'''
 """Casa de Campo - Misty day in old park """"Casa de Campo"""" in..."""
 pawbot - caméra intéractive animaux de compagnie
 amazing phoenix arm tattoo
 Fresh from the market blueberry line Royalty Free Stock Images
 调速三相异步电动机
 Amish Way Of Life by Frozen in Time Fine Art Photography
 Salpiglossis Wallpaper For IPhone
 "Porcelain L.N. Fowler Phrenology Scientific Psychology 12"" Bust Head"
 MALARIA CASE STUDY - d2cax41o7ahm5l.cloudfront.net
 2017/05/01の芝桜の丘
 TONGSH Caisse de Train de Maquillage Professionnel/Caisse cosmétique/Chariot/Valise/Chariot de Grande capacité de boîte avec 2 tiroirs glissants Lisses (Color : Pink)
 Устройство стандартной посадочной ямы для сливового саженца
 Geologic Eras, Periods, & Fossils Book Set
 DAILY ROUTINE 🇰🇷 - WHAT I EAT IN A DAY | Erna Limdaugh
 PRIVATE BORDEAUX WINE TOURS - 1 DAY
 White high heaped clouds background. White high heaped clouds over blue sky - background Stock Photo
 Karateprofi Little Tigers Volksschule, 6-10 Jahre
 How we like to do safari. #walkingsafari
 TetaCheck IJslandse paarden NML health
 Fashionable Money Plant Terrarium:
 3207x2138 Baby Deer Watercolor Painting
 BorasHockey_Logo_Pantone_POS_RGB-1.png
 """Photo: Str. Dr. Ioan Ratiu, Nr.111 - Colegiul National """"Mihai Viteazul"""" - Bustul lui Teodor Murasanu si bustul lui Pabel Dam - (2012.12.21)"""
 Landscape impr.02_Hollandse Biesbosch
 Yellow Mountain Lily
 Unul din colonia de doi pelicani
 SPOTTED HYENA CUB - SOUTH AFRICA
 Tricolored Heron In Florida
'''
**Activity:** The expected response is the full set of records, reproduced exactly.

**Solution to this problem:**
 """Casa de Campo - Misty day in old park """"Casa de Campo"""" in..."""
 pawbot - caméra intéractive animaux de compagnie
 amazing phoenix arm tattoo
 Fresh from the market blueberry line Royalty Free Stock Images
 调速三相异步电动机
 Amish Way Of Life by Frozen in Time Fine Art Photography
 Salpiglossis Wallpaper For IPhone
 "Porcelain L.N. Fowler Phrenology Scientific Psychology 12"" Bust Head"
 MALARIA CASE STUDY - d2cax41o7ahm5l.cloudfront.net
 2017/05/01の芝桜の丘
 TONGSH Caisse de Train de Maquillage Professionnel/Caisse cosmétique/Chariot/Valise/Chariot de Grande capacité de boîte avec 2 tiroirs glissants Lisses (Color : Pink)
 Устройство стандартной посадочной ямы для сливового саженца
 Geologic Eras, Periods, & Fossils Book Set
 DAILY ROUTINE 🇰🇷 - WHAT I EAT IN A DAY | Erna Limdaugh
 PRIVATE BORDEAUX WINE TOURS - 1 DAY
 White high heaped clouds background. White high heaped clouds over blue sky - background Stock Photo
 Karateprofi Little Tigers Volksschule, 6-10 Jahre
 How we like to do safari. #walkingsafari
 TetaCheck IJslandse paarden NML health
 Fashionable Money Plant Terrarium:
 3207x2138 Baby Deer Watercolor Painting
 BorasHockey_Logo_Pantone_POS_RGB-1.png
 """Photo: Str. Dr. Ioan Ratiu, Nr.111 - Colegiul National """"Mihai Viteazul"""" - Bustul lui Teodor Murasanu si bustul lui Pabel Dam - (2012.12.21)"""
 Landscape impr.02_Hollandse Biesbosch
 Yellow Mountain Lily
 Unul din colonia de doi pelicani
 SPOTTED HYENA CUB - SOUTH AFRICA
 Tricolored Heron In Florida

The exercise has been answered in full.